Due giorni prima di quel 18 marzo 1978 le Brigate Rosse avevano rapito Aldo Moro: erano i cosiddetti “anni di piombo”, gli anni delle bombe, dei sequestri, dei ferimenti, degli scontri tra manifestanti e forze dell’ordine e tra estremisti di destra e di sinistra. Fausto e Iaio avevano 19 anni, avevano passato il pomeriggio con gli amici e verso le 19.30 si incontrarono nella zona del Leoncavallo, nel quartiere Casoretto. Avevano deciso di andare a cena a casa di Tinelli e poi di uscire di nuovo per andare a un concerto nel loro centro sociale.
Fra le 19:30 e le 19:45 arrivarono all’angolo tra via Casoretto e via Mancinelli. Lì c’era un’edicola e l’uomo che vendeva i giornali li sentì commentare i titoli sul sequestro Moro. Erano quasi le otto. Qualcosa in via Mancinelli attirò la loro attenzione: c’erano delle persone, forse i due furono chiamati.
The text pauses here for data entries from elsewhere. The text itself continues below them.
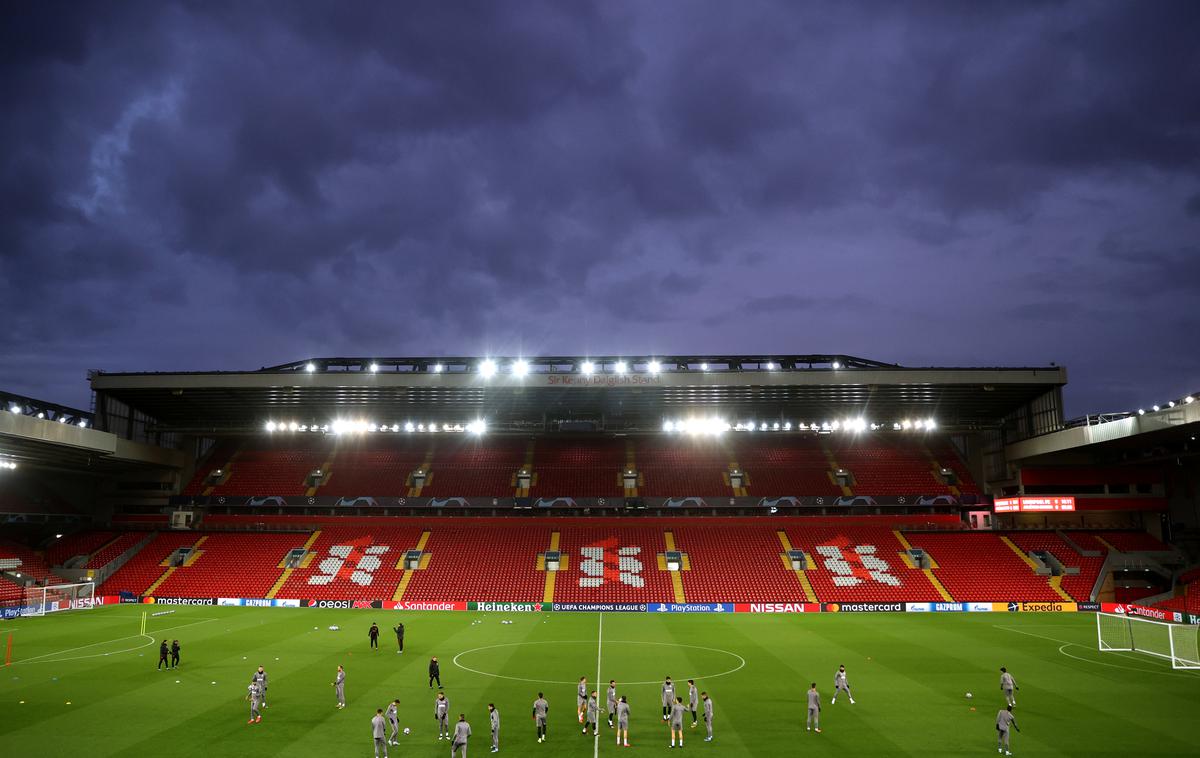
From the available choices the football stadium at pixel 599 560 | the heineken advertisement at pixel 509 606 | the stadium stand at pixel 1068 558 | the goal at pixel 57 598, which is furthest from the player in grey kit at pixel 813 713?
the goal at pixel 57 598

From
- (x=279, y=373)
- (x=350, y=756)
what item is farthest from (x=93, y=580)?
(x=350, y=756)

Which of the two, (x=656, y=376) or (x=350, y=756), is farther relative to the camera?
(x=656, y=376)

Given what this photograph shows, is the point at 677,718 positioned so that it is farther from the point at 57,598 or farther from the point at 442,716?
the point at 57,598

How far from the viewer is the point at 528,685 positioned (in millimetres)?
26938

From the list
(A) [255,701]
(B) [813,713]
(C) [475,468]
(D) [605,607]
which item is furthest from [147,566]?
(B) [813,713]

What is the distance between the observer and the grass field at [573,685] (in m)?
19.9

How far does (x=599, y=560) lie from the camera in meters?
57.4

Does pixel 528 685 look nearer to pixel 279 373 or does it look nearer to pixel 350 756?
pixel 350 756

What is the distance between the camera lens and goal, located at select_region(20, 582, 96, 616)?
4734cm

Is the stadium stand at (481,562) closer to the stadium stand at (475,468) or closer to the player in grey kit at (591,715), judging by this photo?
the stadium stand at (475,468)

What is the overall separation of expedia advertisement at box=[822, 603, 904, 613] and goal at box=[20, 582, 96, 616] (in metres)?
52.2

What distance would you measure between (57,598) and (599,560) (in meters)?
38.5

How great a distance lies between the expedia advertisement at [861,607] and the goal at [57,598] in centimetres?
5224

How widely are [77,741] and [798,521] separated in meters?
54.9
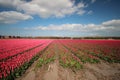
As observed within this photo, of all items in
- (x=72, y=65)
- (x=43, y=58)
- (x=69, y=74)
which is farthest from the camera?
(x=43, y=58)

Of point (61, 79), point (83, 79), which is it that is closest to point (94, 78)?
point (83, 79)

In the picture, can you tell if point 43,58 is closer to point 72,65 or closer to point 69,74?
point 72,65

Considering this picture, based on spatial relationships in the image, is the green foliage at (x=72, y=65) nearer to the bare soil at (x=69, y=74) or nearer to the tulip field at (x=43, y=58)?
the tulip field at (x=43, y=58)

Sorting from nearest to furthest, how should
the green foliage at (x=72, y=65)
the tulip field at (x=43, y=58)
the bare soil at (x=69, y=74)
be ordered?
the bare soil at (x=69, y=74) < the tulip field at (x=43, y=58) < the green foliage at (x=72, y=65)

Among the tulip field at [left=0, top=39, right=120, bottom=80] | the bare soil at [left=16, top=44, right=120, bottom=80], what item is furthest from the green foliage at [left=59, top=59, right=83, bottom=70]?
the bare soil at [left=16, top=44, right=120, bottom=80]

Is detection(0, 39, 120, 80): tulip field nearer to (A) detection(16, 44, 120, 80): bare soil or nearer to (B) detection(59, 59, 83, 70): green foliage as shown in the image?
(B) detection(59, 59, 83, 70): green foliage

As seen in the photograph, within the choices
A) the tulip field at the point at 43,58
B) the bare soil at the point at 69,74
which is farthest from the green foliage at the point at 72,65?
the bare soil at the point at 69,74

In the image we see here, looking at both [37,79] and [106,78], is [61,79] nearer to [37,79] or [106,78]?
[37,79]

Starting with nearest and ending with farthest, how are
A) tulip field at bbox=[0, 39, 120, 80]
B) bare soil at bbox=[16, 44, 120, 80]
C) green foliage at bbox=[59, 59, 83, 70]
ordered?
bare soil at bbox=[16, 44, 120, 80] → tulip field at bbox=[0, 39, 120, 80] → green foliage at bbox=[59, 59, 83, 70]

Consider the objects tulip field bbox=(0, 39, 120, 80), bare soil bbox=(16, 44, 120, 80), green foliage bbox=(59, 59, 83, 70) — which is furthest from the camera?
green foliage bbox=(59, 59, 83, 70)

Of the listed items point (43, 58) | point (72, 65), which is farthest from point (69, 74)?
point (43, 58)

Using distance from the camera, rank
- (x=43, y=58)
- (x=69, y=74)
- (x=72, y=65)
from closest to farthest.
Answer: (x=69, y=74)
(x=72, y=65)
(x=43, y=58)

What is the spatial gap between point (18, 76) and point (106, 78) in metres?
5.06

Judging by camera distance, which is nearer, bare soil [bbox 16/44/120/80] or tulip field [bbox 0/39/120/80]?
bare soil [bbox 16/44/120/80]
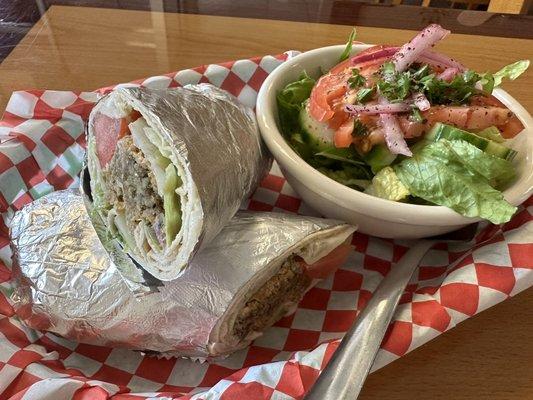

Fu Marisa Biffi, una donna che stava andando in parrocchia con le due figlie, a testimoniare quello che accadde: sul marciapiede che stava percorrendo vide tre ragazzi di circa vent’anni, in piedi, e poco distante da loro un altro ragazzo che si teneva lo stomaco e che si accasciava per terra. Poi sentì tre colpi ovattati e vide uno dei tre giovani sparare con una pistola nascosta dentro un sacchetto di plastica. Infine vide i tre ragazzi scappare a piedi verso via Leoncavallo, accorgendosi solo in un secondo momento che a terra c’era il corpo di un altro ragazzo. Marisa Biffi disse che i tre avevano circa vent’anni: uno di loro indossava un impermeabile molto chiaro, l’altro una giacca color cammello e l’ultimo un giubbotto di pelle marrone:
«Odo tre colpi attutiti che lì per lì sembrano petardi tanto che penso che quel gruppo di quattro persone sta scherzando. Non vedo alcuna fiammata di arma da fuoco. I tre giovani sul marciapiede scappano velocemente mentre quello che è piegato su se stesso cade in terra. Solo allora comprendo che è successa una cosa pazzesca e mi avvicino al giovane caduto anziché entrare subito nella parrocchia. Scorgo la fisionomia di un ragazzo steso per terra in una pozza di sangue. Subito oltre il suo corpo e quindi più vicino alla via Leoncavallo, c’è davanti a me, a un paio di metri, il corpo di questo ragazzo che prima non avevo visto né in piedi né a terra. (..) Nessuno dei due ragazzi pronuncia alcuna parola, neppure un’invocazione di aiuto» (testimonianza raccolta nel libro di Daniele Biacchessi La speranza muore a 18 anni).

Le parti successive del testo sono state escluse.